_Required work_.
Restate every entry verbatim; drop the pictures.

_Information supplied_.

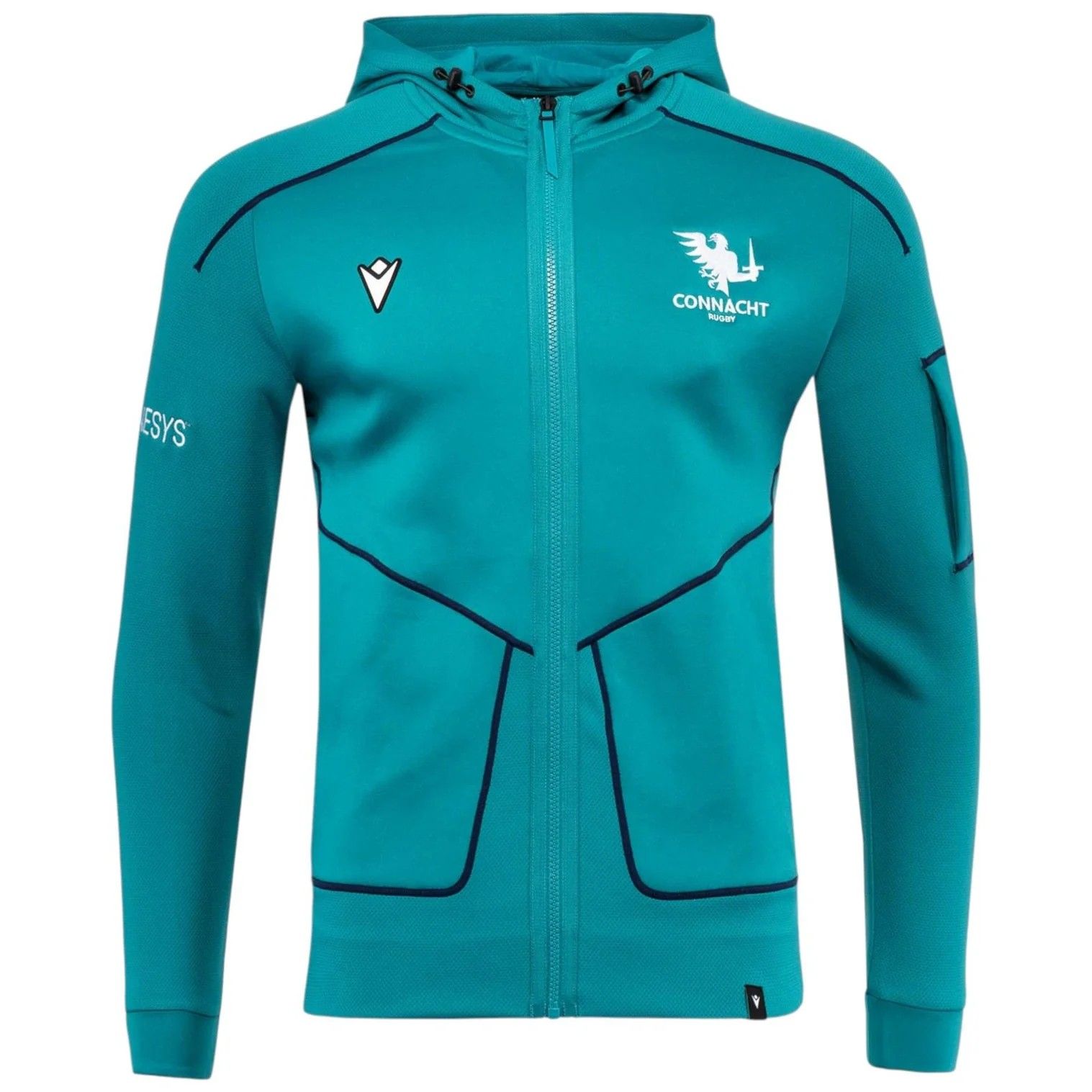 送料無料・匿名配送】マクロン ラグビー コナート 2025/2026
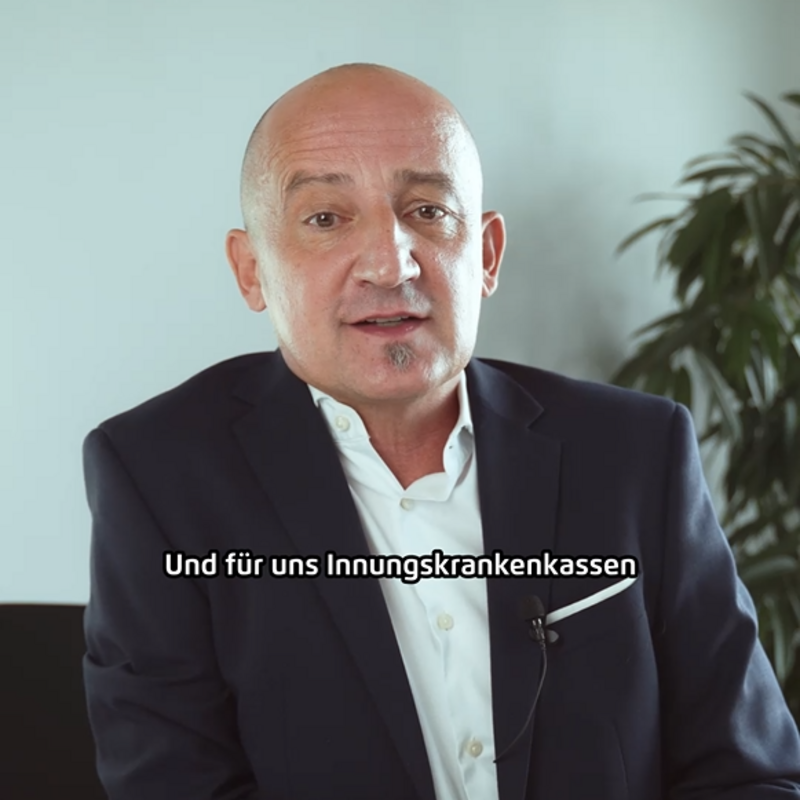 Vorschaubild Kampagne EffizienzGesundDenken Bürokratieabbau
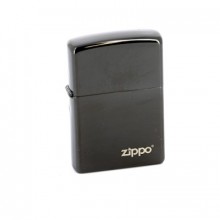 Зажигалка Zippo ZL Ebony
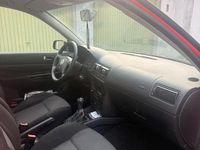 Gebraucht VW Golf IV 2003 Rot Kleinwagen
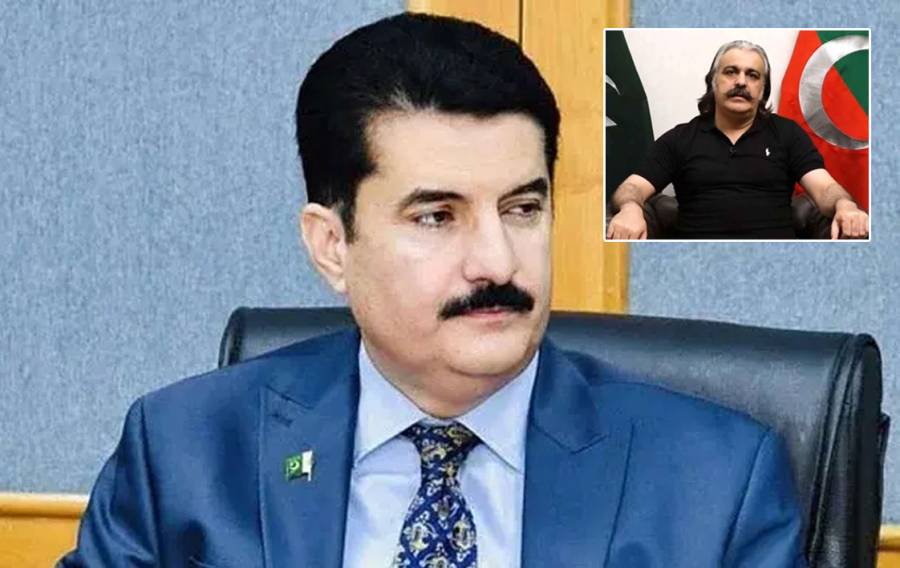 Faisal Karim Kundi, Governor Khuber Pakhtoonkhwa, City42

_Answer to this task_.
 送料無料・匿名配送】マクロン ラグビー コナート 2025/2026
 Vorschaubild Kampagne EffizienzGesundDenken Bürokratieabbau
 Зажигалка Zippo ZL Ebony
 Gebraucht VW Golf IV 2003 Rot Kleinwagen
 Faisal Karim Kundi, Governor Khuber Pakhtoonkhwa, City42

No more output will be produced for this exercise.